Candiani got to his feet and extended his hand. ‘Commissario Brunetti,’ he acknowledged and shook hands.

‘Avvocato.’ Brunetti nodded in the direction of Bonaventura, who hadn’t bothered to get to his feet.

Candiani pulled out the remaining chair and waited for Brunetti to sit before resuming his own. Without preamble he said, flicking a negligent hand towards the ceiling, ‘I assume our conversation is now being recorded.’

‘Yes,’ Brunetti acknowledged. Then, to save time, he recited the date and time, and gave their three names in a loud voice.

‘I understand you’ve already spoken to my client,’ Candiani began.

‘Yes. I asked him about certain shipments of medicines which Interfar has been making to foreign countries.’

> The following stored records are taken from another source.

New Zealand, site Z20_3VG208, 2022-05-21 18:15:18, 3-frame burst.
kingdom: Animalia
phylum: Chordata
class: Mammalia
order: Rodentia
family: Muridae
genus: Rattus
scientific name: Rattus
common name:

‘Is this about EEC regulations?’ Candiani asked.

‘No.’

‘Then what?’

Brunetti glanced across at Bonaventura, who now sat with his legs crossed, one arm draped over the back of his chair.

‘It’s about shipments to Third World countries.’

Candiani wrote something in his notebook. Without raising his head he asked, ‘And what interest do the police have in these shipments?’

‘It would seem that many of them contained medicines which are no longer good. That is, they’ve expired or, in some cases, they contain useless substances which have been camouflaged to look like real medicines.’